=== Work instructions ===
Please pick out every line of the listing below that contains the word "cheese" and copy each one.

=== Exercise inputs ===
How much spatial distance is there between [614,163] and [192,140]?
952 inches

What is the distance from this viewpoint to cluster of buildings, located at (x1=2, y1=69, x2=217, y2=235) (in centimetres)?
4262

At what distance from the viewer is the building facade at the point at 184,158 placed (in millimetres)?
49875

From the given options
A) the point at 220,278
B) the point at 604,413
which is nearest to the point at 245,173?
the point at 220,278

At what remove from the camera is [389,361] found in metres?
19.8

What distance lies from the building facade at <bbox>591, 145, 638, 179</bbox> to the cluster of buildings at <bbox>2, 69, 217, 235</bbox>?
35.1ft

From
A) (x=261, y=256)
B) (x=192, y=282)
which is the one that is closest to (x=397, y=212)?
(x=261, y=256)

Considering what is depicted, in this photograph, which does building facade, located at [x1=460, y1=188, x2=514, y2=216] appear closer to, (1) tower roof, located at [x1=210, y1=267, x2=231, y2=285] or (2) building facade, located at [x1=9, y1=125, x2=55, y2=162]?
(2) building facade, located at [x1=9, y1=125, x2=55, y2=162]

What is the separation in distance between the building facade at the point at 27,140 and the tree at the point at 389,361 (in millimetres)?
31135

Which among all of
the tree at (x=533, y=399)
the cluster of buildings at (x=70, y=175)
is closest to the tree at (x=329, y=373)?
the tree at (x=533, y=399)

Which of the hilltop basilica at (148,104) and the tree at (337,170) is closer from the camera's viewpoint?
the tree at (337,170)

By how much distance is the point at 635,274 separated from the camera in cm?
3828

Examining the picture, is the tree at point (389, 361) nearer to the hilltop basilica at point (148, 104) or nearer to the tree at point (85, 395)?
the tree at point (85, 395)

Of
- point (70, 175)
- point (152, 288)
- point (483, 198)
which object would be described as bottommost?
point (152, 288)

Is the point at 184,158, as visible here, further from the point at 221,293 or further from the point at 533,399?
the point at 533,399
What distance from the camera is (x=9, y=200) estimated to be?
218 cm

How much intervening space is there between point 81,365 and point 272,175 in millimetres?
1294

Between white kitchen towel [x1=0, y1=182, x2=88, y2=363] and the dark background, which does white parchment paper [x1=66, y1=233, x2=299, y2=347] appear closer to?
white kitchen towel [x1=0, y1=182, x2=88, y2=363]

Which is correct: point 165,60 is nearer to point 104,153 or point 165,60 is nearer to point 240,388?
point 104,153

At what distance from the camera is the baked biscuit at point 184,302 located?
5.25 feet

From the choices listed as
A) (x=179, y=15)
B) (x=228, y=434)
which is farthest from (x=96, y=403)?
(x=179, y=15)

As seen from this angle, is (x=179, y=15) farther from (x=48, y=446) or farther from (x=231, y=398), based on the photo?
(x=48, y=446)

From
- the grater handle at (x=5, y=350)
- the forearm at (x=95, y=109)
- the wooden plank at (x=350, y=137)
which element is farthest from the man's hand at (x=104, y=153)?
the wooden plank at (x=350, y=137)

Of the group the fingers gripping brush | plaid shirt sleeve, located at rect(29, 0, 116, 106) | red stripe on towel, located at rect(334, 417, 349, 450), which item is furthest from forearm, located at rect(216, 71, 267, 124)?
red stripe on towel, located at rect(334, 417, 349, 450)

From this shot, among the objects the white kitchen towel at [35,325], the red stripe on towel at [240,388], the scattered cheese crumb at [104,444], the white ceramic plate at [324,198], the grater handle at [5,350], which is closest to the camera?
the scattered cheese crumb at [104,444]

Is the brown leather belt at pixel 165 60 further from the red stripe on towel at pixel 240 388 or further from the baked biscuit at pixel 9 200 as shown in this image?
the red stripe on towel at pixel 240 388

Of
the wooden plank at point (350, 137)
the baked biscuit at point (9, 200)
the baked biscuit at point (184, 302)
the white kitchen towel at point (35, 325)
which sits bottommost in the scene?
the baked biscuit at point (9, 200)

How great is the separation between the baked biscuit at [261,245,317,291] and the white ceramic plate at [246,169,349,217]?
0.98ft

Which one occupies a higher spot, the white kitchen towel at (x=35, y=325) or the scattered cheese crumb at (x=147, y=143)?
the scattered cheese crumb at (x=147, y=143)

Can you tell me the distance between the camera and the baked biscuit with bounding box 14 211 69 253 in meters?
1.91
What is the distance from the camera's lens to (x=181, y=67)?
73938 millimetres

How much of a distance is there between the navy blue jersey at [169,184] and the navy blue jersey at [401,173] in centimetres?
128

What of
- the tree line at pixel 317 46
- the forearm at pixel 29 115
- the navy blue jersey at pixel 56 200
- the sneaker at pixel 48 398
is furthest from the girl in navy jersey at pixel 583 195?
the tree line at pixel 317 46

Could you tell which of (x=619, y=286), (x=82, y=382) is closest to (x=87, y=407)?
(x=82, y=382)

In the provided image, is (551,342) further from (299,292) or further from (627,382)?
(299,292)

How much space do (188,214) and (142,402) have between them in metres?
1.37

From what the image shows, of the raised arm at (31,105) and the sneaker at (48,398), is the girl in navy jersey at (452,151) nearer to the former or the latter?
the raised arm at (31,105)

=== Expected output ===
From this shot, among the objects the white kitchen towel at [35,325], the red stripe on towel at [240,388], the scattered cheese crumb at [104,444], the white ceramic plate at [324,198], the grater handle at [5,350], which is closest to the camera?
the scattered cheese crumb at [104,444]
Which one occupies a higher spot, the white kitchen towel at (x=35, y=325) or the scattered cheese crumb at (x=147, y=143)?
the scattered cheese crumb at (x=147, y=143)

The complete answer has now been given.